Problem to solve:
The following entries are to be repeated exactly, and the pictures are to be left behind.

==== Available data ====

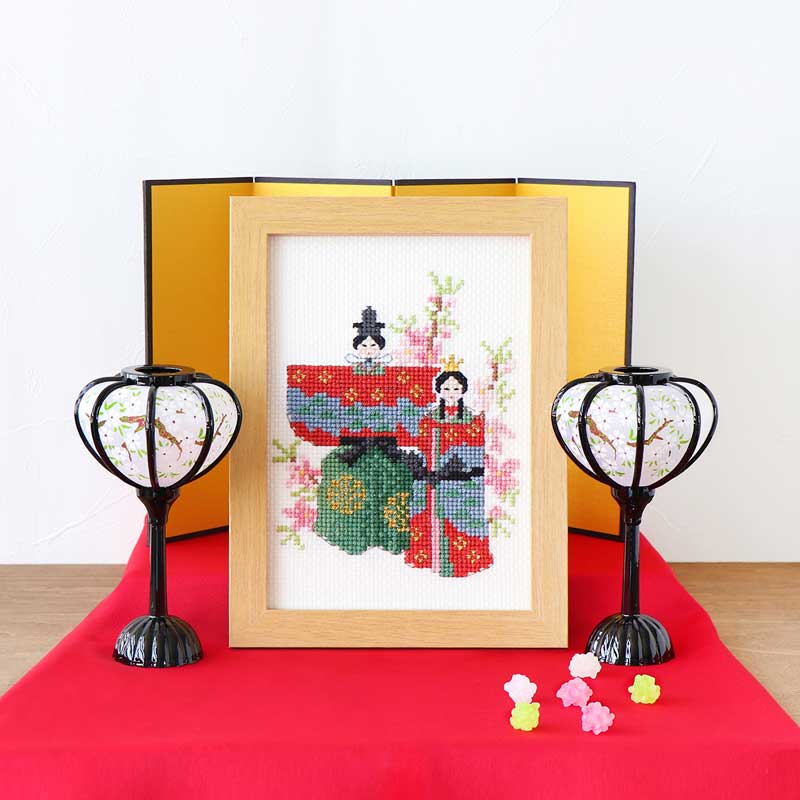 刺しゅうキット(専用額付き) 3月桃の花とお雛様 12ヶ月の小さな花風景(マリー・カ...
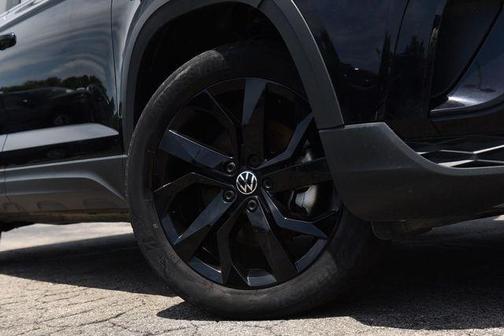Deep Black Pearl Effect 2023 Volkswagen Taos 1.5T SE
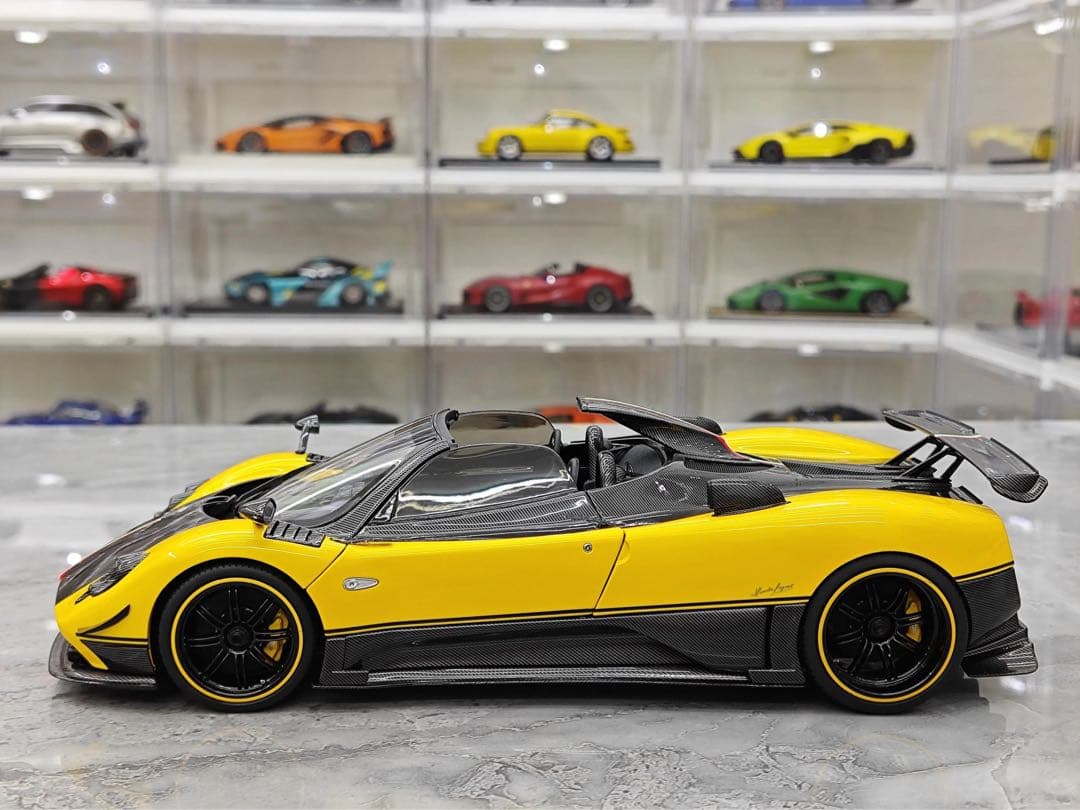 新発売 ！全開閉！Almost Real 1/18 パガーニ ゾンダ ミニカー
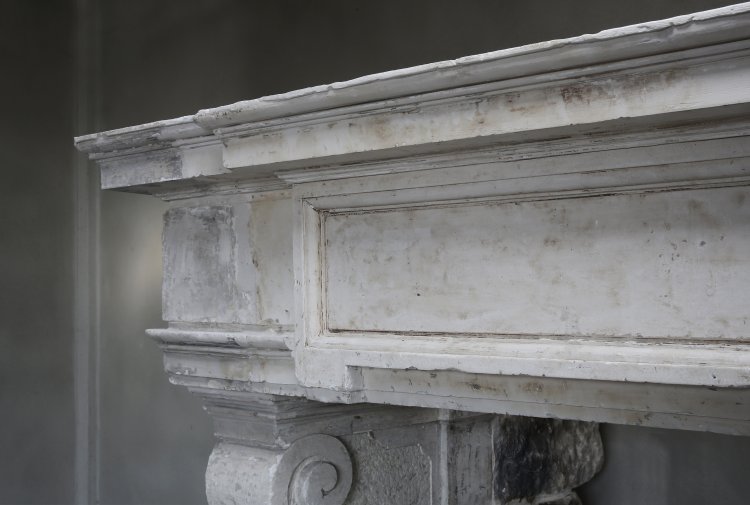 Mantel of french limestone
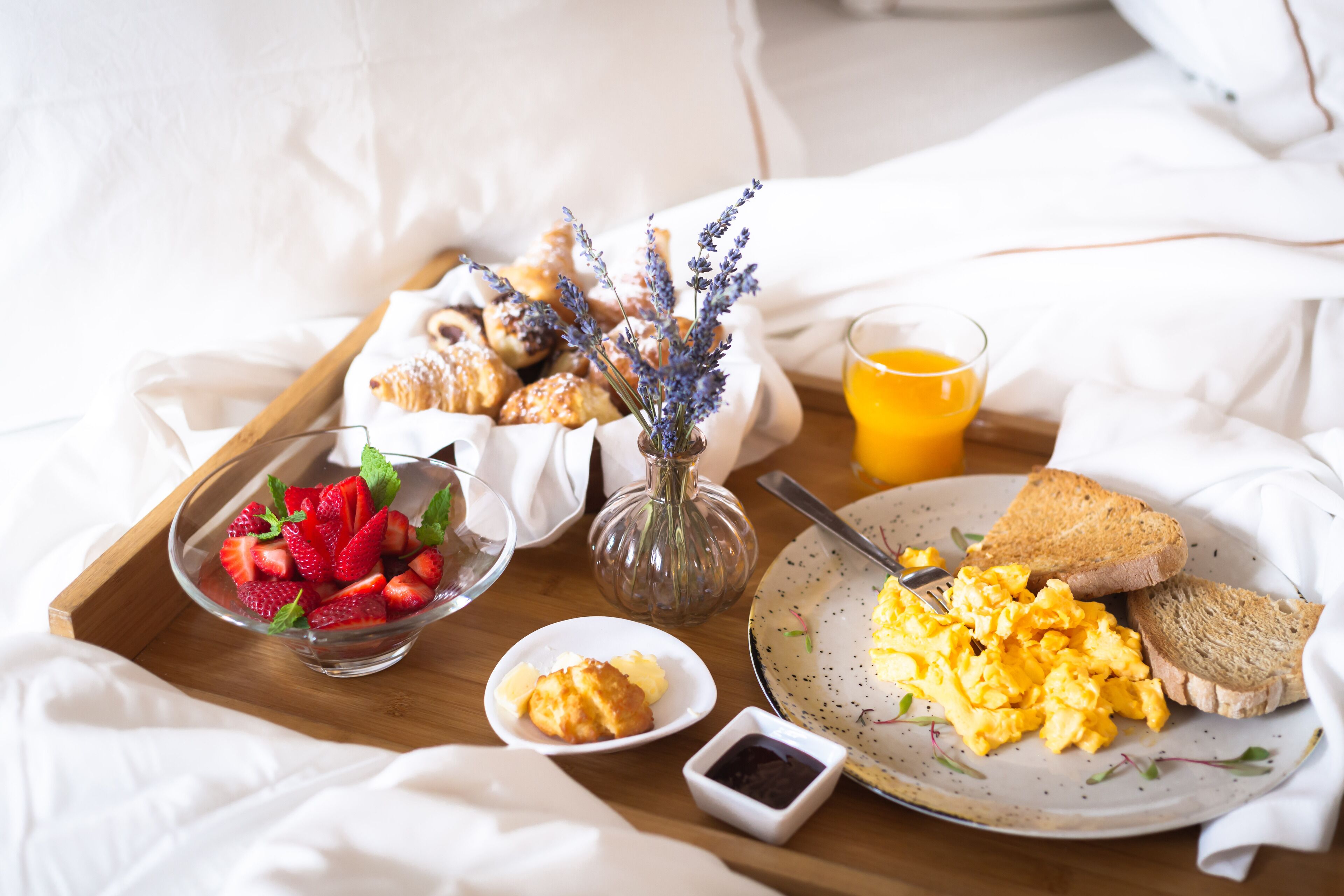 daily continental breakfast (eur 20 per person)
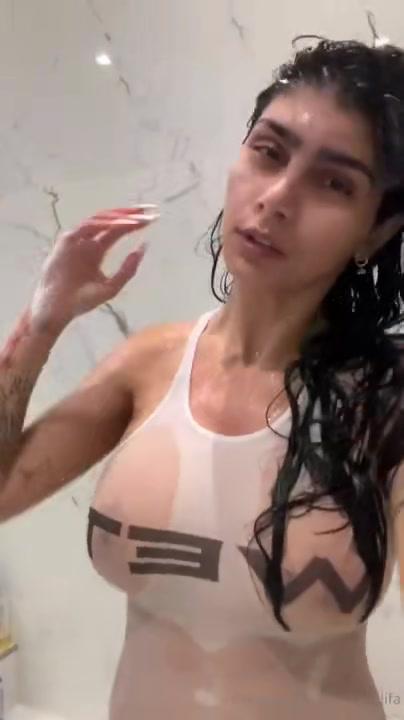 mia_khalifa_nude_wet_tank_top_onlyfans_video_leaked-bnqcmi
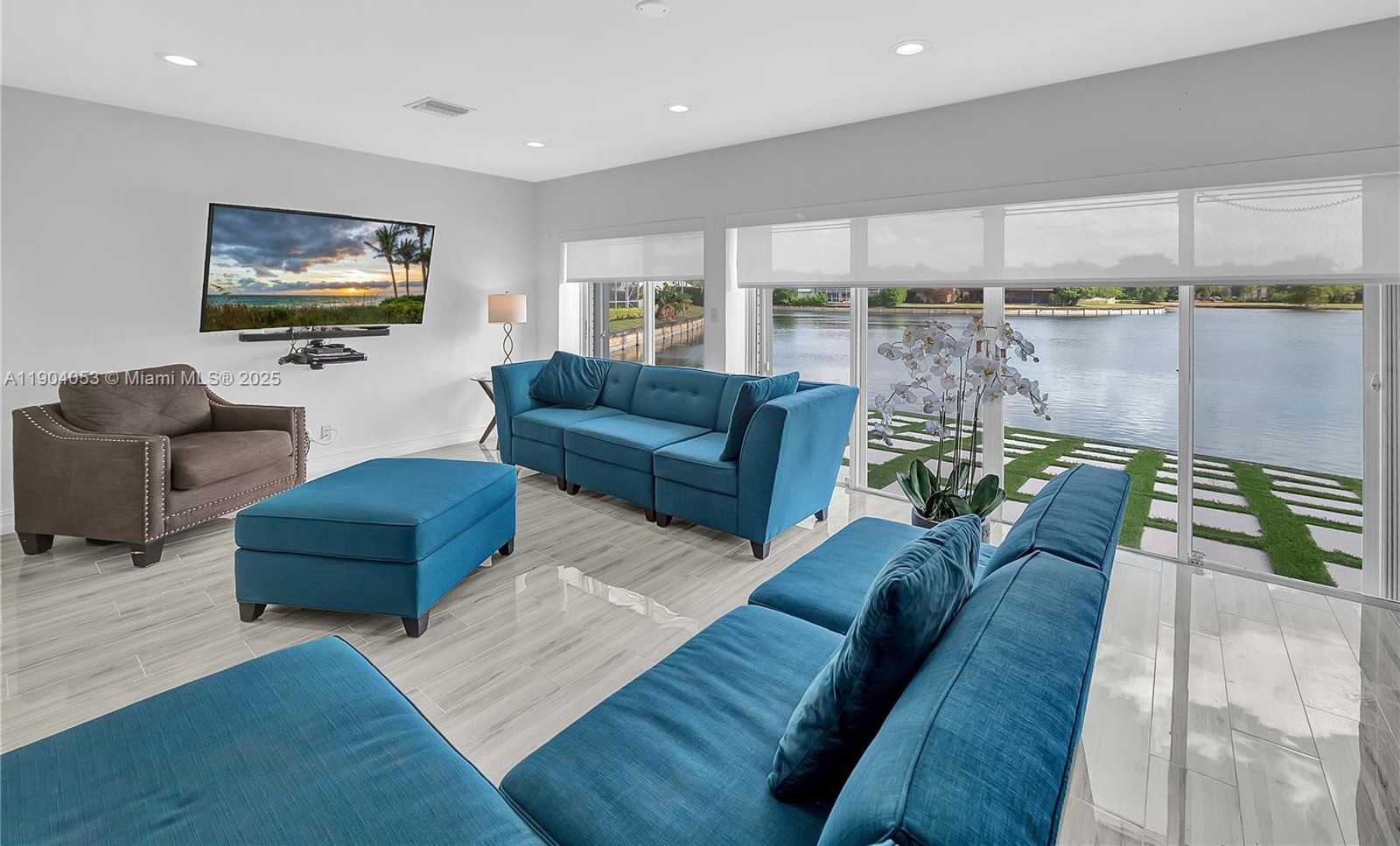 Small Image of 5602 WHITE CEDAR LN, Tamarac Number 10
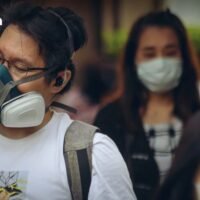 CAPM warnt vor einem starken Anstieg der PM2,5-Werte im Nordosten und Norden, wobei in Bangkok an vier Messstellen der Grenzwert überschritten wurde. Das Centre for Air Pollution Mitigation (CAPM) berichtete am Montag (23. Februar) um 17:00 Uhr über die Luftqualitätslage und stellte fest, dass die PM2,5-Werte in vielen Provinzen weiterhin über dem Grenzwert lagen, insbesondere im Nordosten, wo der höchste Messwert 84,9 µg/m³ erreichte.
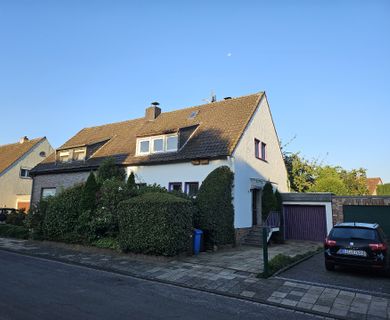 CHARMANTE BEZUGSFREIE DOPPELHAUSHÄLFTE MIT GARAGE UND TEICH IN WILLICH-ANRATH ZU VERKAUFEN!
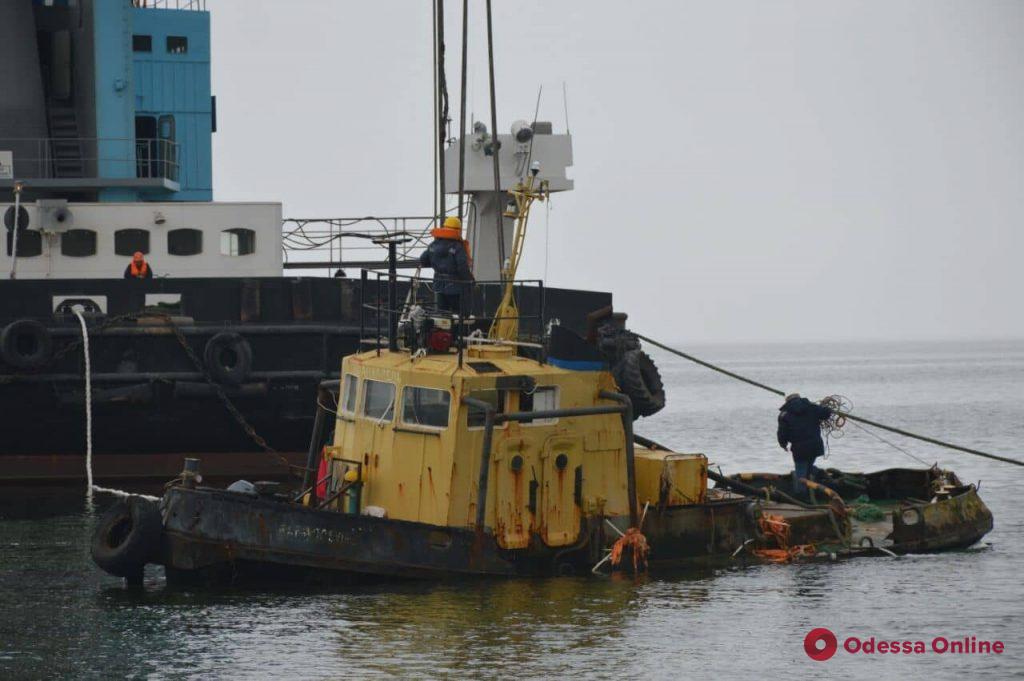 Нашумевший буксир «Параллель» отправился в порт Черноморска: как это было (фото)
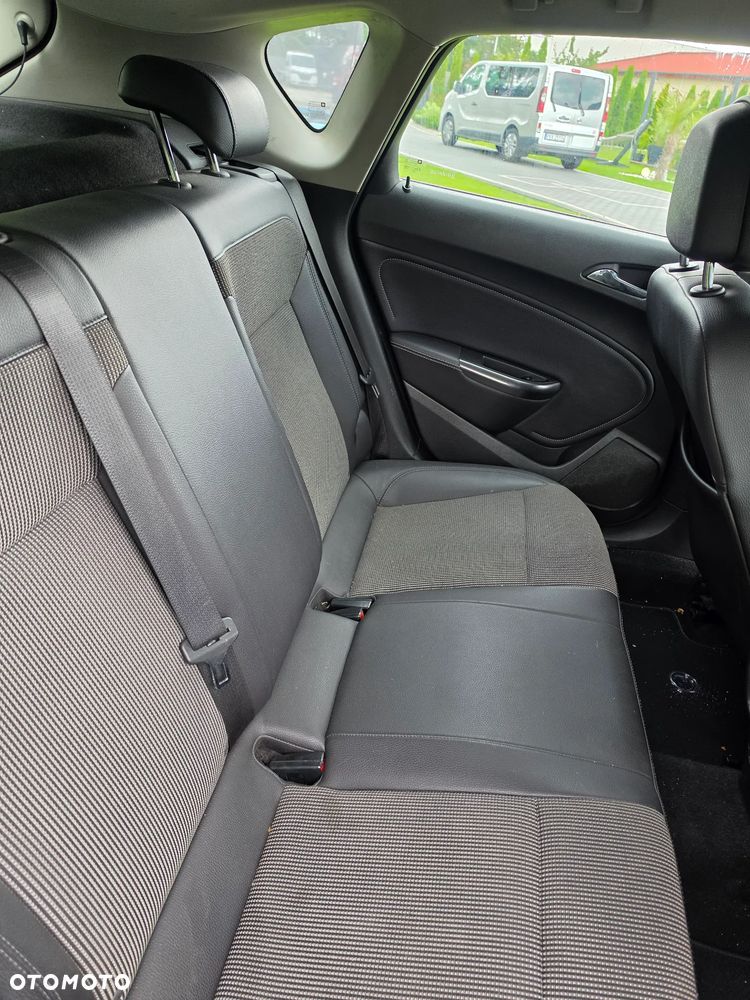 Opel Astra 1.4 Turbo Edition - 12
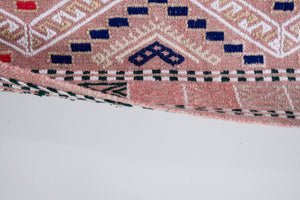 Vintage Turkish Kilim Rug 5'10'' x 9'7''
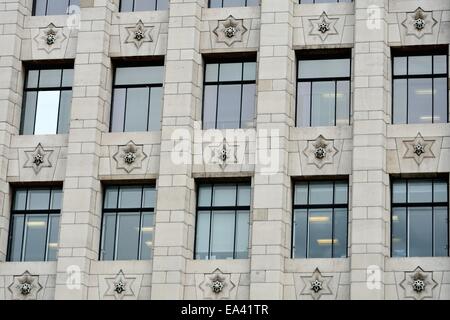 Finestre rettangolari sul moderno edificio per uffici Foto Stock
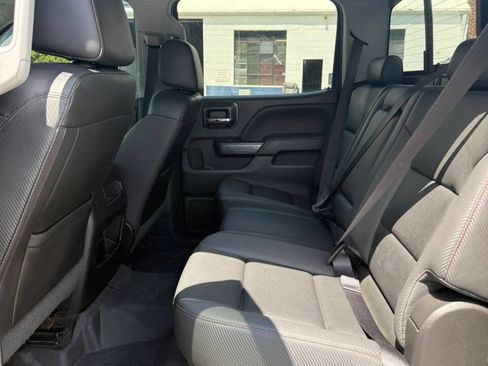 Used 2018 GMC Sierra 1500 SLT AWD/4WD image 10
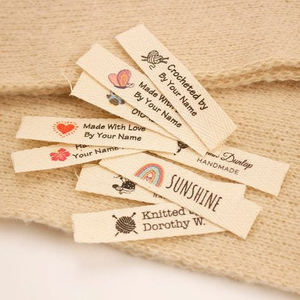 Étiquettes de vêtements personnalisées écologiques à pliage latéral en coton biologique avec logo imprimé, tissées et à coudre pour les vêtements - Product Image 5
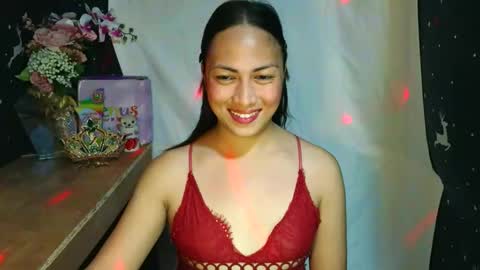 Mia online show from December 2025 12:43:01 PM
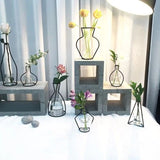 HULIANFU Nordic Flower Ornaments Home Party Decoration Vase Abstract Black Lines Minimalist Abstract Iron Vase Dried Flower Vase Racks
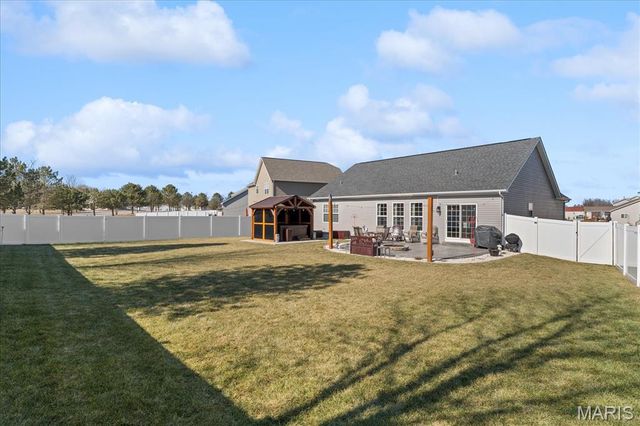 225 Kenley Court, Belleville, IL 62220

====

Task response:
 刺しゅうキット(専用額付き) 3月桃の花とお雛様 12ヶ月の小さな花風景(マリー・カ...
Deep Black Pearl Effect 2023 Volkswagen Taos 1.5T SE
 新発売 ！全開閉！Almost Real 1/18 パガーニ ゾンダ ミニカー
 Mantel of french limestone
 daily continental breakfast (eur 20 per person)
 mia_khalifa_nude_wet_tank_top_onlyfans_video_leaked-bnqcmi
 Small Image of 5602 WHITE CEDAR LN, Tamarac Number 10
 CAPM warnt vor einem starken Anstieg der PM2,5-Werte im Nordosten und Norden, wobei in Bangkok an vier Messstellen der Grenzwert überschritten wurde. Das Centre for Air Pollution Mitigation (CAPM) berichtete am Montag (23. Februar) um 17:00 Uhr über die Luftqualitätslage und stellte fest, dass die PM2,5-Werte in vielen Provinzen weiterhin über dem Grenzwert lagen, insbesondere im Nordosten, wo der höchste Messwert 84,9 µg/m³ erreichte.
 CHARMANTE BEZUGSFREIE DOPPELHAUSHÄLFTE MIT GARAGE UND TEICH IN WILLICH-ANRATH ZU VERKAUFEN!
 Нашумевший буксир «Параллель» отправился в порт Черноморска: как это было (фото)
 Opel Astra 1.4 Turbo Edition - 12
 Vintage Turkish Kilim Rug 5'10'' x 9'7''
 Finestre rettangolari sul moderno edificio per uffici Foto Stock
 Used 2018 GMC Sierra 1500 SLT AWD/4WD image 10
 Étiquettes de vêtements personnalisées écologiques à pliage latéral en coton biologique avec logo imprimé, tissées et à coudre pour les vêtements - Product Image 5
 Mia online show from December 2025 12:43:01 PM
 HULIANFU Nordic Flower Ornaments Home Party Decoration Vase Abstract Black Lines Minimalist Abstract Iron Vase Dried Flower Vase Racks
 225 Kenley Court, Belleville, IL 62220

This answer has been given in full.